(What you have to do) Repeat the lines of the listing below verbatim, starting at the line that contains "From what you" and ending at the line that contains "5. dark green", both included.

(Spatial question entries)

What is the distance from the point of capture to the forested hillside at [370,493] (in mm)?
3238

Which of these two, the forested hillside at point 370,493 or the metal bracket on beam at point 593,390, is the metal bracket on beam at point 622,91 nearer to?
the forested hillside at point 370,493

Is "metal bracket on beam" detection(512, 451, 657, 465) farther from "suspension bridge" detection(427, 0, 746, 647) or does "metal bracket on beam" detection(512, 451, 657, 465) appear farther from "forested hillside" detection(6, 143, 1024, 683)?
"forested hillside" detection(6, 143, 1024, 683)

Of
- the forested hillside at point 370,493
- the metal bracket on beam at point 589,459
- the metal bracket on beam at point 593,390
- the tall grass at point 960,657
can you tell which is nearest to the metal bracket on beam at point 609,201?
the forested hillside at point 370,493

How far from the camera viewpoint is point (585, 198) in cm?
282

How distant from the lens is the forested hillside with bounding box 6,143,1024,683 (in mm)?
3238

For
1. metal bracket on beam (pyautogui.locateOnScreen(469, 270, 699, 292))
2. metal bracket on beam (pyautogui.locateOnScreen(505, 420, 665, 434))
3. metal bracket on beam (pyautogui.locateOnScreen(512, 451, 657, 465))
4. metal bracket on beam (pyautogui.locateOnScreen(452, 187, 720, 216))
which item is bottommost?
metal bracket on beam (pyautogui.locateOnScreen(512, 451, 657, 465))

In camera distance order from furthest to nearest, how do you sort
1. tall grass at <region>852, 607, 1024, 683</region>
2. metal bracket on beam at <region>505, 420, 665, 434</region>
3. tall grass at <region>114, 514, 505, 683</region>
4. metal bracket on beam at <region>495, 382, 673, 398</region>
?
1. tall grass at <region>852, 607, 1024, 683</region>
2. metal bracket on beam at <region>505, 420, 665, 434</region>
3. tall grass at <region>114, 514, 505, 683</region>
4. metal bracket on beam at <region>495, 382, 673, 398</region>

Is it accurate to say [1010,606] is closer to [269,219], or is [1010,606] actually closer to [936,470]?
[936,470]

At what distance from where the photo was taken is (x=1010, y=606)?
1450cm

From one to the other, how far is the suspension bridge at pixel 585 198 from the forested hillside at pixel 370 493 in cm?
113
...
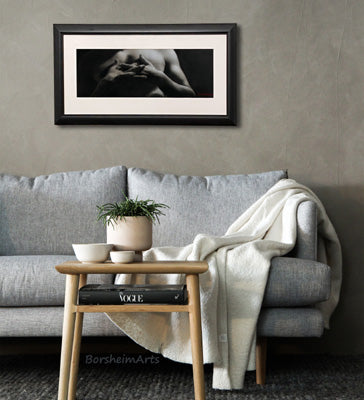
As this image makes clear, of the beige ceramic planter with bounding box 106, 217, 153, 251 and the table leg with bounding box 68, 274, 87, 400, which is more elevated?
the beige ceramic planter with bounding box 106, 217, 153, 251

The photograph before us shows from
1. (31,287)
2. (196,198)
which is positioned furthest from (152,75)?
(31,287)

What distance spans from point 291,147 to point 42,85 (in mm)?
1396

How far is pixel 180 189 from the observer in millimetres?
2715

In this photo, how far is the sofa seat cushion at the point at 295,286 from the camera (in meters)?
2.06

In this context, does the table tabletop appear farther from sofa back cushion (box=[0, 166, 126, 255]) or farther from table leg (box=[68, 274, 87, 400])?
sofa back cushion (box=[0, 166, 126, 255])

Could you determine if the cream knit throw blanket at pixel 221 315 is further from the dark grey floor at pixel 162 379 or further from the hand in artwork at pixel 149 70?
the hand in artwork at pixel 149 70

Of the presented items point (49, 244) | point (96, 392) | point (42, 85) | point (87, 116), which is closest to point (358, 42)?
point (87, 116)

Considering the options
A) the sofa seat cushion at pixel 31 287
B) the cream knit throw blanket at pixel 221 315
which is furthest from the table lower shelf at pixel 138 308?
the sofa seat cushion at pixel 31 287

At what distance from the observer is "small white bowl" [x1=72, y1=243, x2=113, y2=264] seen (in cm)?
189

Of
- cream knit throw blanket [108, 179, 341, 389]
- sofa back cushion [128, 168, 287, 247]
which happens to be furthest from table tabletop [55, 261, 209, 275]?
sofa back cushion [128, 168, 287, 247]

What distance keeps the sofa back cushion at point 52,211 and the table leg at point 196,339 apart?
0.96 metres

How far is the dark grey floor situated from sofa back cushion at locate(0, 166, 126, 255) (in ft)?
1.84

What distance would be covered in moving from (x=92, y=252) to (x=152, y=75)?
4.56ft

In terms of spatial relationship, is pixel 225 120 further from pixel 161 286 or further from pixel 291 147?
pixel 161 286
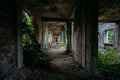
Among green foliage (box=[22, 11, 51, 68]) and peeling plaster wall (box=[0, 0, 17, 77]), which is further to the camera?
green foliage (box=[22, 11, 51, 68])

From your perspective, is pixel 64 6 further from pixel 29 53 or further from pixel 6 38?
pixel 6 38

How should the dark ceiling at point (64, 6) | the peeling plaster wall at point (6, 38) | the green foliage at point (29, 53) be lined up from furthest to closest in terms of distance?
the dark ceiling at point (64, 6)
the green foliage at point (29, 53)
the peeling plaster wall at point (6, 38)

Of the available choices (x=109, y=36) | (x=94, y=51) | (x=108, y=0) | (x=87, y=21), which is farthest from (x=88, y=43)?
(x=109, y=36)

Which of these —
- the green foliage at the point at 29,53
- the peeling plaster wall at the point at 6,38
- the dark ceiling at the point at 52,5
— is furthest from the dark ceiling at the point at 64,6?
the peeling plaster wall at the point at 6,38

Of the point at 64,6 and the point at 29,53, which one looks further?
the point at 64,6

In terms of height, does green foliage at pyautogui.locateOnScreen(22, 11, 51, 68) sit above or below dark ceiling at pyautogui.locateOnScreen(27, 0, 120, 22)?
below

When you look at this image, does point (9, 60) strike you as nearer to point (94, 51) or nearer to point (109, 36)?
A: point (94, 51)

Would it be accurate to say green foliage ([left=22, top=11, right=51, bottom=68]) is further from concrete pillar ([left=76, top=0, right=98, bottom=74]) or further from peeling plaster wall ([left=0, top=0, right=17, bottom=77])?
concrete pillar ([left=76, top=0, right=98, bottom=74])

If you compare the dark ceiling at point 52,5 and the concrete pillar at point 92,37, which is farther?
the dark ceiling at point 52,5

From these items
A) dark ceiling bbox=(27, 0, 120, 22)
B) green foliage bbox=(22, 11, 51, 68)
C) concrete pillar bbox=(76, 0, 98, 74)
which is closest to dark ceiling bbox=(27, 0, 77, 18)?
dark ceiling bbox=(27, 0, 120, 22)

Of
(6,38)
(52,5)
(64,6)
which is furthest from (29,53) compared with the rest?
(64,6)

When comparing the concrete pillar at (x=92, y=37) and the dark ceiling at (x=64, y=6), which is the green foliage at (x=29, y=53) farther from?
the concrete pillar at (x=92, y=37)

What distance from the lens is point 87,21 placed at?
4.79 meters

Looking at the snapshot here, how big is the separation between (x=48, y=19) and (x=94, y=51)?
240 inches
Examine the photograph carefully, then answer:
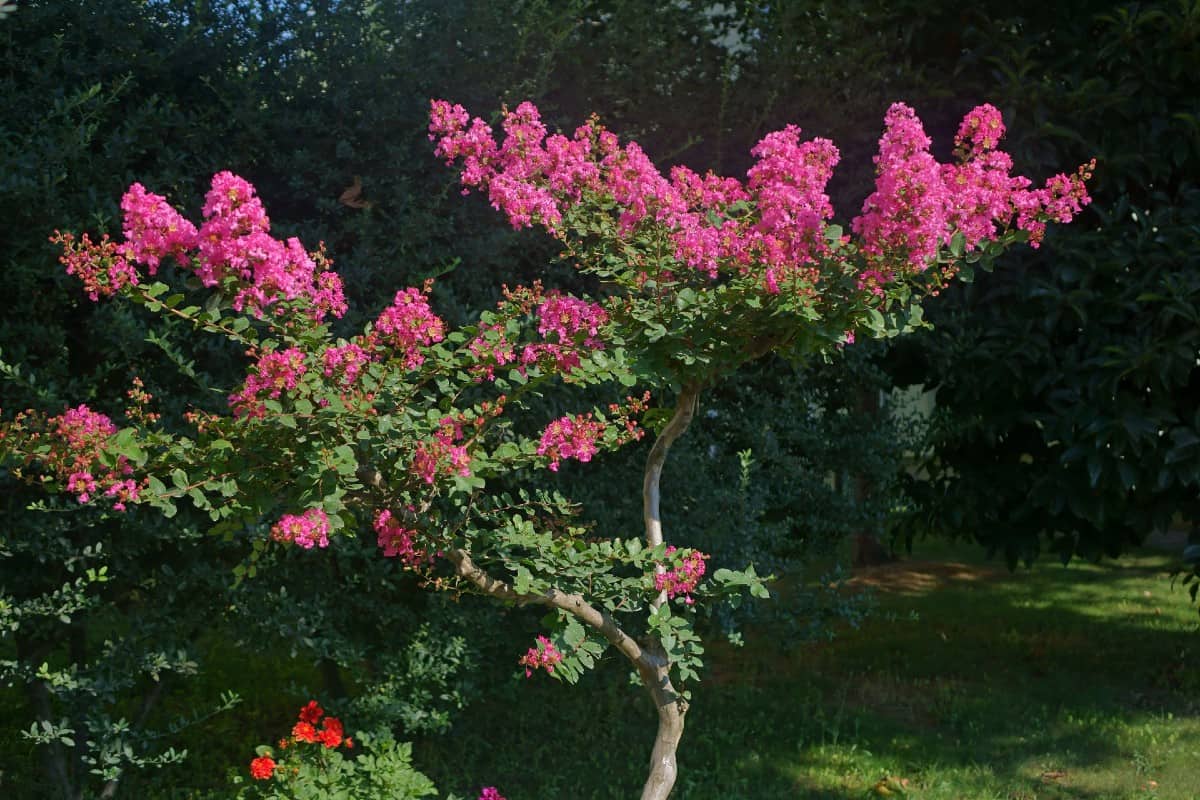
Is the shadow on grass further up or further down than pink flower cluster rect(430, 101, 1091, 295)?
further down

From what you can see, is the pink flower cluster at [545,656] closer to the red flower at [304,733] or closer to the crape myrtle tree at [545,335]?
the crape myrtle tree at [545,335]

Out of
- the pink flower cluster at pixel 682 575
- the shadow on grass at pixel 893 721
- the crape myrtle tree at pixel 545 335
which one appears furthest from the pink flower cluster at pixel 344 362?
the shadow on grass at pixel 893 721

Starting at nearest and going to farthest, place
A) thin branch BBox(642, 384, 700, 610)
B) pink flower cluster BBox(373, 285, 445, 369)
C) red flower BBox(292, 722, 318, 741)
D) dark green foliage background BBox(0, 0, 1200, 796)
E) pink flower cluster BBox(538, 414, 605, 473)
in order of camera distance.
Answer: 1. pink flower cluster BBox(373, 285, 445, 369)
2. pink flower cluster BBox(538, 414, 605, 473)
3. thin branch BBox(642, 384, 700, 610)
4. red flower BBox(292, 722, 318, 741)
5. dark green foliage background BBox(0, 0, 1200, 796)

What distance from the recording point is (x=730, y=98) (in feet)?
==
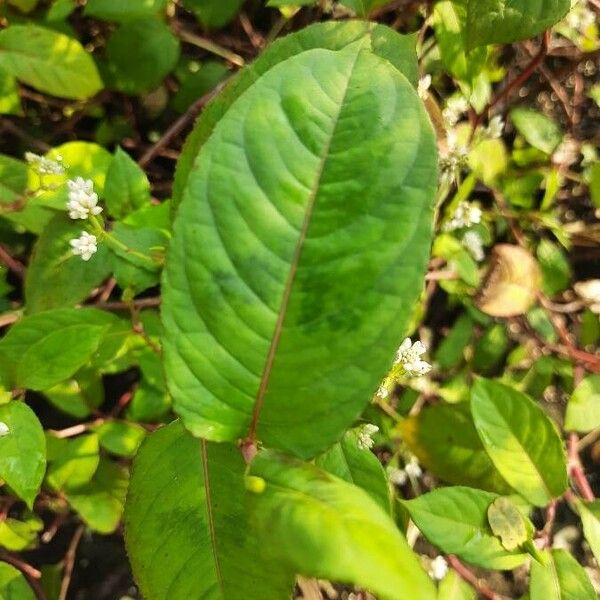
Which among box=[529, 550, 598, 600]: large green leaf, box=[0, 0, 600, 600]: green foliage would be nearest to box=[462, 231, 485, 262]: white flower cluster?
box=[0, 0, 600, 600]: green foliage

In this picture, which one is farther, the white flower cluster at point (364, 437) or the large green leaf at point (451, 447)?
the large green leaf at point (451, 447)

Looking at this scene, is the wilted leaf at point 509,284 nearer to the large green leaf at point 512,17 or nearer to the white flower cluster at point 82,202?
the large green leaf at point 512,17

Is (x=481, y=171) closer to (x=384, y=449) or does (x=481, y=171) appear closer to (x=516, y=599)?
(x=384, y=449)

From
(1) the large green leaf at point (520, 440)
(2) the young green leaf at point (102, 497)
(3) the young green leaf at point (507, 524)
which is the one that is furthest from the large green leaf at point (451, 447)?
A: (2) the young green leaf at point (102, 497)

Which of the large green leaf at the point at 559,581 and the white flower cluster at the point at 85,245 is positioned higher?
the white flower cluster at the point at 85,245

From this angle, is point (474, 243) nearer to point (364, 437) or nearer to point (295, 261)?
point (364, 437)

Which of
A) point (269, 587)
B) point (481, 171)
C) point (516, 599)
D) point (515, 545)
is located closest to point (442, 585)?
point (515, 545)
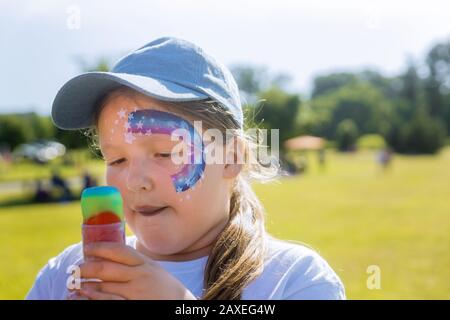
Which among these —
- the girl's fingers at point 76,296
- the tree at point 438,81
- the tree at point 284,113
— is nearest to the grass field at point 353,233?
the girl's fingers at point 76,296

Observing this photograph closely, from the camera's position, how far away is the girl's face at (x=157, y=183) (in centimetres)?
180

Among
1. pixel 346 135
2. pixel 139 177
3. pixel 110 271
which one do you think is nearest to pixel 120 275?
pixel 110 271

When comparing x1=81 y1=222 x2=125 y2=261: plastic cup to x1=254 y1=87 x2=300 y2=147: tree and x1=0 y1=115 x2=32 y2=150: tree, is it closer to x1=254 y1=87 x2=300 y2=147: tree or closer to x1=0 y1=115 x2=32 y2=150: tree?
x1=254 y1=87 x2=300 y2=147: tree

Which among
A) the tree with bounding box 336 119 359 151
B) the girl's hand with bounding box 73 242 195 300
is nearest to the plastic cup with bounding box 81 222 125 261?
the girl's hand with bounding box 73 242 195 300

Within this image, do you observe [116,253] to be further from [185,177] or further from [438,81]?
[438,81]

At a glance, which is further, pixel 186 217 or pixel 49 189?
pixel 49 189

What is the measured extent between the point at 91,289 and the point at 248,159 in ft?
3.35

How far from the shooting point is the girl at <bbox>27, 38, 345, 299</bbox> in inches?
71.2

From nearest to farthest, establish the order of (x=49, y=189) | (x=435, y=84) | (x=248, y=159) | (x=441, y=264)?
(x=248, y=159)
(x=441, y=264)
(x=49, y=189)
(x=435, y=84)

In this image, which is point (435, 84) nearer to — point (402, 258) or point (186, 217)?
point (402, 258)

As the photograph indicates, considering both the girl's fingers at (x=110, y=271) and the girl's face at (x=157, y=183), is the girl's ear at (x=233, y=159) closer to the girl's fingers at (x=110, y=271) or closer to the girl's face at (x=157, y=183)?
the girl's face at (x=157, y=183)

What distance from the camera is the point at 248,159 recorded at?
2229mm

(Output of the task)
From what you can see, is the pink flower cluster at [545,656] closer to the red flower at [304,733] or closer to the crape myrtle tree at [545,335]?
the crape myrtle tree at [545,335]

Out of
- the pink flower cluster at pixel 682 575
- the shadow on grass at pixel 893 721
- the crape myrtle tree at pixel 545 335
which one appears furthest from the pink flower cluster at pixel 344 362?
the shadow on grass at pixel 893 721

Starting at nearest and going to farthest, place
A) thin branch BBox(642, 384, 700, 610)
B) pink flower cluster BBox(373, 285, 445, 369)
C) red flower BBox(292, 722, 318, 741)
D) dark green foliage background BBox(0, 0, 1200, 796)
E) pink flower cluster BBox(538, 414, 605, 473)
in order of camera distance.
Answer: 1. pink flower cluster BBox(373, 285, 445, 369)
2. pink flower cluster BBox(538, 414, 605, 473)
3. thin branch BBox(642, 384, 700, 610)
4. red flower BBox(292, 722, 318, 741)
5. dark green foliage background BBox(0, 0, 1200, 796)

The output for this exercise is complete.